### [Exercise]
Reproduce the lines of the listing from the line containing "Does (x=320, y=411)" through the end of the listing, with both ends included.

### [Given entries]

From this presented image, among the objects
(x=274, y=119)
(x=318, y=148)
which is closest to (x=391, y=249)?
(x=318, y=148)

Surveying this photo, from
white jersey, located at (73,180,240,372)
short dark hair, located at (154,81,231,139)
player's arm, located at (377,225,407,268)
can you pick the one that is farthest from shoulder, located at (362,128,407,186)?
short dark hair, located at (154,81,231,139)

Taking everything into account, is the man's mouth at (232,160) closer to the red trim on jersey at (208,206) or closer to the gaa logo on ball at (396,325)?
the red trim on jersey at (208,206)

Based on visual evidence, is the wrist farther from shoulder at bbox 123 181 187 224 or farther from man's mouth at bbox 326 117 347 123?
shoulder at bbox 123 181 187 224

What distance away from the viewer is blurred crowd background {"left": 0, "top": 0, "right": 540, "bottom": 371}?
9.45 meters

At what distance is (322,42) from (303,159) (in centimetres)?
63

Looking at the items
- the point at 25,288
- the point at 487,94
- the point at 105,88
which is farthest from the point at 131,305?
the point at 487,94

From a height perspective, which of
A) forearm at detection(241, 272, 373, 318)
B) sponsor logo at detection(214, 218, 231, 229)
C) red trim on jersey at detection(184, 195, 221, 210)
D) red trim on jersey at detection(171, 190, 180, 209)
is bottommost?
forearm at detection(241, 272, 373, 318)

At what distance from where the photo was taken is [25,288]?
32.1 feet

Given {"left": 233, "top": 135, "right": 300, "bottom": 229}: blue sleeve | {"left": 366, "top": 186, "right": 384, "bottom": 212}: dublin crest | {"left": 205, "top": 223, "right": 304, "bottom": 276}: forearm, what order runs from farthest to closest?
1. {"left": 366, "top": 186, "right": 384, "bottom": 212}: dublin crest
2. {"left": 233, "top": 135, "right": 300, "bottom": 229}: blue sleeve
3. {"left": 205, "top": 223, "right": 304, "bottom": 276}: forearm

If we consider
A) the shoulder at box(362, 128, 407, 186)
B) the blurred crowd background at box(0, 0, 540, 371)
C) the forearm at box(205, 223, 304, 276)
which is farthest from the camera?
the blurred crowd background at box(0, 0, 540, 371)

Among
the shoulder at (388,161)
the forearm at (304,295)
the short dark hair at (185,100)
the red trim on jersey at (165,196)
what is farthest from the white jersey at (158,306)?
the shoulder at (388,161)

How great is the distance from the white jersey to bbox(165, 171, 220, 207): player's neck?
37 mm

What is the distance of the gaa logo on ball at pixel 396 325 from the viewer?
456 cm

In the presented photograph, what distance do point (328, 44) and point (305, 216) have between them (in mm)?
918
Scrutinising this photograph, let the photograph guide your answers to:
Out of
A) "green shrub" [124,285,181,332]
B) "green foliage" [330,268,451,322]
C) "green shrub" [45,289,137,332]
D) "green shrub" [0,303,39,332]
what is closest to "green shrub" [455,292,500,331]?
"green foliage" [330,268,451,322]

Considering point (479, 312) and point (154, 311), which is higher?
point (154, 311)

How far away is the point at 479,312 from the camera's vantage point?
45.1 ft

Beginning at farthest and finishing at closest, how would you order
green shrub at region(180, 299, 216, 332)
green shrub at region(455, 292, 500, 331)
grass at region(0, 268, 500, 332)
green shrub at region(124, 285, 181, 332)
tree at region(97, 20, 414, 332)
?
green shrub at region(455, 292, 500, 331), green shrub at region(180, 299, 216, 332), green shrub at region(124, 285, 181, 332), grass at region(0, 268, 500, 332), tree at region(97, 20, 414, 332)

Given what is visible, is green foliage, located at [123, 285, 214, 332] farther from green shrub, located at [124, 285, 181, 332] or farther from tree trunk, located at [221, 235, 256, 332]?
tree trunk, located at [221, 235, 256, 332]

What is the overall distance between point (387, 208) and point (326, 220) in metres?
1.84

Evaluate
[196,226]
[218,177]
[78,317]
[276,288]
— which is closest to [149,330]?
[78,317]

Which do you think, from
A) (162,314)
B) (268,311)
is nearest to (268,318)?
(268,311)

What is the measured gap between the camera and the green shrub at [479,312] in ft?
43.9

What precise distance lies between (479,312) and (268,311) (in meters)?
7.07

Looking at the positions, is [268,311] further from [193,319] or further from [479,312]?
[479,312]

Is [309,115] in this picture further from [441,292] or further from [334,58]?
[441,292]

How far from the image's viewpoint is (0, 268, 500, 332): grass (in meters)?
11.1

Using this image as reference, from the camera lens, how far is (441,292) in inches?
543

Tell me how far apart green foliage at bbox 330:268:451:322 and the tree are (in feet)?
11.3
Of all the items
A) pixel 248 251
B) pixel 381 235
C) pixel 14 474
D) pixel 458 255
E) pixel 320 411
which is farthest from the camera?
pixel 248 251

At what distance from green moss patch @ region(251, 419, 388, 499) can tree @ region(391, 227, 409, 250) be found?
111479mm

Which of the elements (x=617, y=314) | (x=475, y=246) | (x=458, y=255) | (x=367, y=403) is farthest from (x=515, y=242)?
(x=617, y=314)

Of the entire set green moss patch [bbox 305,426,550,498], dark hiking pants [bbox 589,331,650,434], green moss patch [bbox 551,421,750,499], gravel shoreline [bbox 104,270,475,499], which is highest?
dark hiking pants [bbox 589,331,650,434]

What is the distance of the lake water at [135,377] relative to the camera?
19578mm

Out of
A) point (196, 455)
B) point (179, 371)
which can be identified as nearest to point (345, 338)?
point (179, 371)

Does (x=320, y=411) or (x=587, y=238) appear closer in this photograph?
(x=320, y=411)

### [Exercise solution]
Does (x=320, y=411) or (x=587, y=238) appear closer in this photograph?
(x=320, y=411)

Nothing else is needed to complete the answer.